» **Aim**
Your output is the line containing "When comparing tree" plus all lines after it to the end of the records, reproduced exactly, with nothing else.
Start of Recorded data
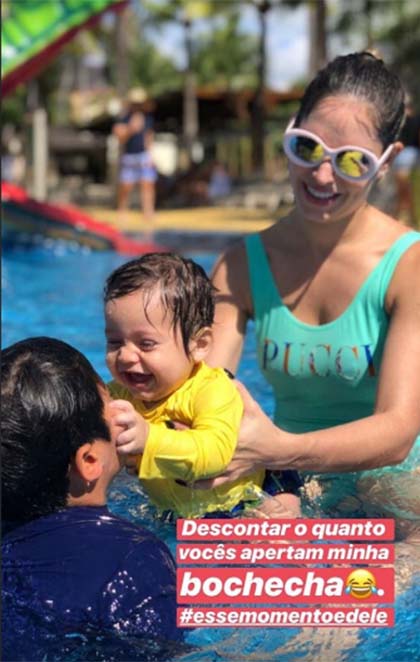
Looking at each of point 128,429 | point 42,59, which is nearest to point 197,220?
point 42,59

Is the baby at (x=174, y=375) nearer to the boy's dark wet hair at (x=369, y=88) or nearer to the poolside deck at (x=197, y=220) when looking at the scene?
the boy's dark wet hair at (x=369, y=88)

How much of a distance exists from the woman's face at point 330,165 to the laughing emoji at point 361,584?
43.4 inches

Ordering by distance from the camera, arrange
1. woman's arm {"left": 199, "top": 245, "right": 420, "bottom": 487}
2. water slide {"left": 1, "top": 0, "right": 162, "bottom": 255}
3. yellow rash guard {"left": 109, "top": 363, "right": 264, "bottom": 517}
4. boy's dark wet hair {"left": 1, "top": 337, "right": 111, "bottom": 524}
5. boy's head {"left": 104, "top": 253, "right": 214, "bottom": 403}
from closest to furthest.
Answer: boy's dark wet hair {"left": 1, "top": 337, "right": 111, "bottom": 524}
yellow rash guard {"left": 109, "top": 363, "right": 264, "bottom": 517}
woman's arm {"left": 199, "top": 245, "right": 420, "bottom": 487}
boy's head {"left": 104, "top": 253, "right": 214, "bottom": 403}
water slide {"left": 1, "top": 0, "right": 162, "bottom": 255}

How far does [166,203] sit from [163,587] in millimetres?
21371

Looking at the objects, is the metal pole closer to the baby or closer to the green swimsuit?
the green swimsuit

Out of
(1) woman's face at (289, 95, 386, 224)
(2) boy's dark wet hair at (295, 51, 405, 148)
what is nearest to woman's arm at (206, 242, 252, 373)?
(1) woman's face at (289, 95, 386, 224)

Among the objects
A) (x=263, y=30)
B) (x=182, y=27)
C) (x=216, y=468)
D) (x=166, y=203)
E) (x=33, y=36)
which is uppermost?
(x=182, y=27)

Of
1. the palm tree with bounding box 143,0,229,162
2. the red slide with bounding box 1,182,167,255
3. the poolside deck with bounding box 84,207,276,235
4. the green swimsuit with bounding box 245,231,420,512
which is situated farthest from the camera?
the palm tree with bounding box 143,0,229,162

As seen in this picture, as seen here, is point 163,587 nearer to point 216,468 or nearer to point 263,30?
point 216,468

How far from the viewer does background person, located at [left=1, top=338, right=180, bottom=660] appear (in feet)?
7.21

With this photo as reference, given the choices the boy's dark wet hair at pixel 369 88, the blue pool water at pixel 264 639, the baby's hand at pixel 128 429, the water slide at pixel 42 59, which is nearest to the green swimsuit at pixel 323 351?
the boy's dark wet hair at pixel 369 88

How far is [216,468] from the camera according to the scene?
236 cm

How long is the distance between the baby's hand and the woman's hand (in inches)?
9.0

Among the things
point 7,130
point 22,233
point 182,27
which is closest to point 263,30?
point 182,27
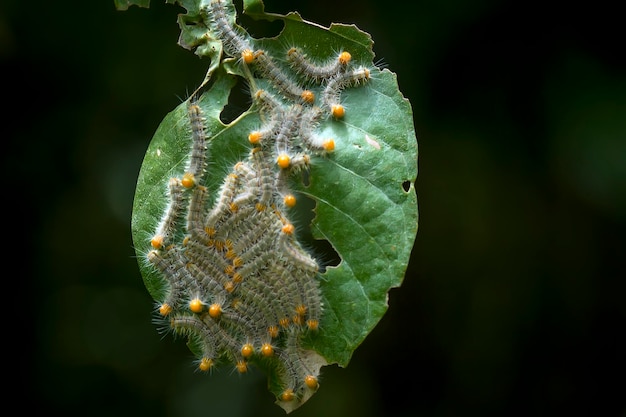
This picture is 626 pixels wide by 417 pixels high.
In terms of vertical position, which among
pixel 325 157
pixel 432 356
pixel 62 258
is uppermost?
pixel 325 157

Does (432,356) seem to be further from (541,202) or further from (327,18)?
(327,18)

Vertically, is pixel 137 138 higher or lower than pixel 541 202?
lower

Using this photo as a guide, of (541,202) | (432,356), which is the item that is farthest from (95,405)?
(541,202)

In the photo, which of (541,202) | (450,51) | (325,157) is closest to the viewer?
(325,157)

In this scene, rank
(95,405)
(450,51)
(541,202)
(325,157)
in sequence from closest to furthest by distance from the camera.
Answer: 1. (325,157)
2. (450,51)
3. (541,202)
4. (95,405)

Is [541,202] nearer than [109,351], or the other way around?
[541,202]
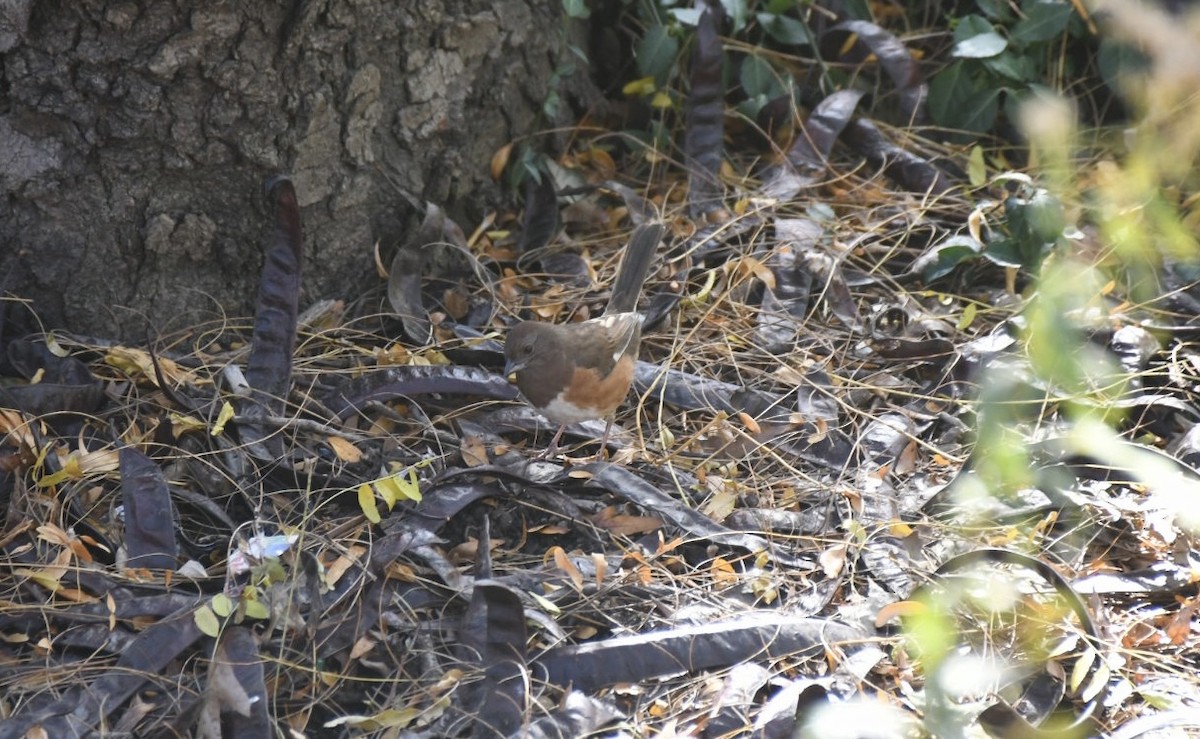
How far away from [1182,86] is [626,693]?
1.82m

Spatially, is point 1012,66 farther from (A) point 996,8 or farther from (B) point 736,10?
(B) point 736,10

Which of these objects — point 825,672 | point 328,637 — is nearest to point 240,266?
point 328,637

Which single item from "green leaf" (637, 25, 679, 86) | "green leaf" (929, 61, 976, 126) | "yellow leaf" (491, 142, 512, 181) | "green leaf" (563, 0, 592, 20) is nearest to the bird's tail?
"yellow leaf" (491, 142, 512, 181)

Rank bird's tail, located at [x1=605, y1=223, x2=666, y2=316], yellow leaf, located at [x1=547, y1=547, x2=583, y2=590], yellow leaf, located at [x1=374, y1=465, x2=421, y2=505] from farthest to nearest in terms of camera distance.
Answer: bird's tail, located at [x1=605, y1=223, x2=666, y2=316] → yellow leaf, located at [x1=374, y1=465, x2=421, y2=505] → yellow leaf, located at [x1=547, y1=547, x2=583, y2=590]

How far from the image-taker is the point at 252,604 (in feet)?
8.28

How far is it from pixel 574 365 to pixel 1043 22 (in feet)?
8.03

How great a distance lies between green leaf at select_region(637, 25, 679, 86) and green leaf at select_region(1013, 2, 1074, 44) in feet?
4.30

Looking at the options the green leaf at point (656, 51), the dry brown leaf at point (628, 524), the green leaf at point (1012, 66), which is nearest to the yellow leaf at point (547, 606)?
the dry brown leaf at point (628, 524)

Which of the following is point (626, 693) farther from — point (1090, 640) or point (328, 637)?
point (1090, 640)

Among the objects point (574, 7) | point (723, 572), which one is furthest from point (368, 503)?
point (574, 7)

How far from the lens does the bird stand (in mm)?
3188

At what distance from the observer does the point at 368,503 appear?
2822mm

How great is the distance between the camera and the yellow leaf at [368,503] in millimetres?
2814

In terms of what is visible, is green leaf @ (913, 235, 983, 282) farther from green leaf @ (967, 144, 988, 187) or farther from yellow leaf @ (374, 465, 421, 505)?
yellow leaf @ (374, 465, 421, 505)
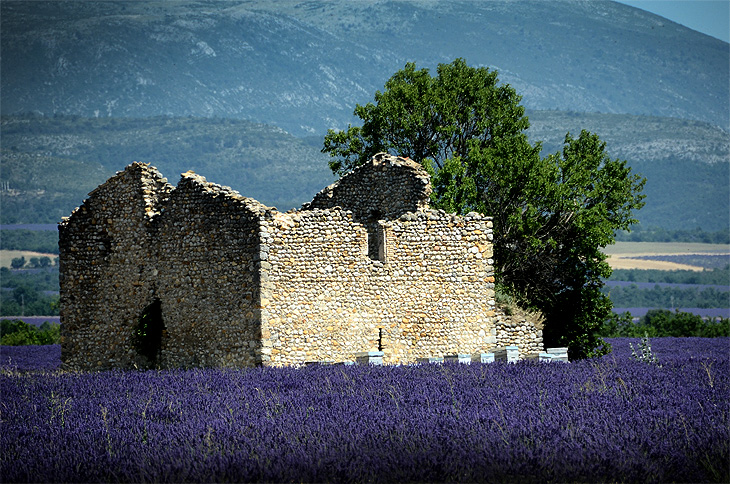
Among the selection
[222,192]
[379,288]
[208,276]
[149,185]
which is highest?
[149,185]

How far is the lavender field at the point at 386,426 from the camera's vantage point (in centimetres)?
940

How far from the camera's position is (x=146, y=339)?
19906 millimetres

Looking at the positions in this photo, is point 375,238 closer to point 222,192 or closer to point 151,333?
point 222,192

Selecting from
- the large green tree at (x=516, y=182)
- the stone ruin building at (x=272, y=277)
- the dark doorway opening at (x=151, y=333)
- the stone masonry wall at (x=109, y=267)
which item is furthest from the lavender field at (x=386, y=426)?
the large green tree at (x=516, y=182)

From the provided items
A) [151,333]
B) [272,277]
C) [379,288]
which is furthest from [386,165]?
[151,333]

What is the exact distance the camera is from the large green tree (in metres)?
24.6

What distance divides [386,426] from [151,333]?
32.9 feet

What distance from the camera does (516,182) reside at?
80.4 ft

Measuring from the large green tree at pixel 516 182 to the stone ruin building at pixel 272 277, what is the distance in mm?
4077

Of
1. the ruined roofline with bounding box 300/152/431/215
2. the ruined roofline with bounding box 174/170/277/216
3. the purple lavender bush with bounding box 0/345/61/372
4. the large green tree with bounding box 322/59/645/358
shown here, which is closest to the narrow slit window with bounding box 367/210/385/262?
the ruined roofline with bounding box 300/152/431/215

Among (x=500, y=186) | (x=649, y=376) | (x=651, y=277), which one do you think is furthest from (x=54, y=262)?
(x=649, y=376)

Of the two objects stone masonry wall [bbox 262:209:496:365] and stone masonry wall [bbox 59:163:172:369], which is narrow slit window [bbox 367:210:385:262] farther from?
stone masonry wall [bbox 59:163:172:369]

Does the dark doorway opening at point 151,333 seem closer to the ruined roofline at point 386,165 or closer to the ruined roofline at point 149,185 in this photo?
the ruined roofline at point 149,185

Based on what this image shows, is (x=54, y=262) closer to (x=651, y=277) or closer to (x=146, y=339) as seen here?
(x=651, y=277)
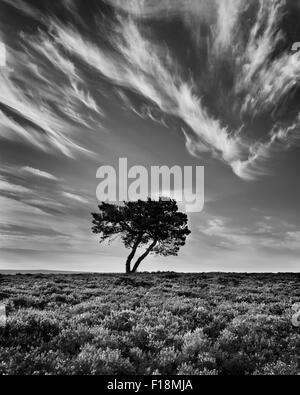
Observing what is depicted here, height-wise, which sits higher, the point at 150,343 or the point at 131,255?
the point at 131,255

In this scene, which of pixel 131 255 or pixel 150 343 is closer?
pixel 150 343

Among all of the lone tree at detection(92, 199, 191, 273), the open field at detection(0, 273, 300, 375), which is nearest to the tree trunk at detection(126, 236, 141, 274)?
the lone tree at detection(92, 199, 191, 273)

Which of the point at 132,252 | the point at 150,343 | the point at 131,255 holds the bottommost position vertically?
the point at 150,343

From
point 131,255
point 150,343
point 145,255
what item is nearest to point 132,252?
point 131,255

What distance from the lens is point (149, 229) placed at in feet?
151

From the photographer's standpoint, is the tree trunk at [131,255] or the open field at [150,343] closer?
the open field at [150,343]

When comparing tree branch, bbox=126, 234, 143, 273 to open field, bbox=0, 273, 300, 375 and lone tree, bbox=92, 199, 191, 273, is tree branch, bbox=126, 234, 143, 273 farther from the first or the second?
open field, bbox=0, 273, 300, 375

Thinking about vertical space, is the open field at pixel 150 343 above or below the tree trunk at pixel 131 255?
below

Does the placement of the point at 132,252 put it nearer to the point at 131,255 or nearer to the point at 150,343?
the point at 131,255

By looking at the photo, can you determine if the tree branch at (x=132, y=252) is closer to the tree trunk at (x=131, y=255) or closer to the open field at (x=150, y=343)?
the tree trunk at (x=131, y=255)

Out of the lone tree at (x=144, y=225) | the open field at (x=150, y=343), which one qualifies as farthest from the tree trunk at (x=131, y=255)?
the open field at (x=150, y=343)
End of Recorded data
» **The response**
When comparing tree branch, bbox=126, 234, 143, 273 to open field, bbox=0, 273, 300, 375 and lone tree, bbox=92, 199, 191, 273, is tree branch, bbox=126, 234, 143, 273 farther from the first or the second?
open field, bbox=0, 273, 300, 375

Thinking about vertical space, is the open field at pixel 150 343 above or below the tree trunk at pixel 131 255?
below

Does the placement of the point at 132,252 put it nearer to the point at 131,255 or nearer to the point at 150,343?
the point at 131,255

By looking at the photo, can you determine if the tree branch at (x=132, y=252) is closer to the tree trunk at (x=131, y=255) or closer to the open field at (x=150, y=343)?
the tree trunk at (x=131, y=255)

Out of the lone tree at (x=144, y=225) | the open field at (x=150, y=343), which one qualifies as farthest from the tree trunk at (x=131, y=255)?
the open field at (x=150, y=343)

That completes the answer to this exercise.